Formica

Universal hierarchical chunk database with AI-powered search agents.

Early stage — functional but barely tested. The core DB, search engine, and agent pipeline work end-to-end. Tested with LFM2-350M on vLLM. Fine-tuning will make the agent layer production-grade.
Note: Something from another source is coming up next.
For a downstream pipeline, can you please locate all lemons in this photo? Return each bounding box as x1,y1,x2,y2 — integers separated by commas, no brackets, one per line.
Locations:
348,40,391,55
Store anything — movies, papers, codebases, products — as hierarchical nodes with multi-modal embeddings, AI analyses, and cross-references. Query with keyword search, vector similarity, or let AI agents explore the data for you.

Quick Start

# Build
cargo build --release

# Run (no embeddings, no LLM — pure search mode)
./target/release/formica-core

# Run with LLM agent (vLLM/Ollama)
./target/release/formica-core --llm-url http://localhost:8000/v1 --llm-model your-model

# Run with local embeddings (fastembed)
./target/release/formica-core --embed-pool 2

Cortex listens on http://localhost:8200 by default.

How It Works

Without LLM — pure search engine:

You call /api/search, /api/query, /api/aggregate directly.
The DB does keyword matching, vector similarity, filtering, stats.
No model needed. Sub-millisecond responses.

With small LLM (350M-3B) — strategy-based agent:

1. Question comes in (/api/ask)
2. Heuristic classifies: is this a search? aggregate? comparison? deep read?
3. Deterministic tool chain runs (search → read → get analyses → aggregate)
4. LLM gets the gathered data + question → writes a 2-4 sentence answer
5. The model never picks tools — it only summarizes data (its strong suit)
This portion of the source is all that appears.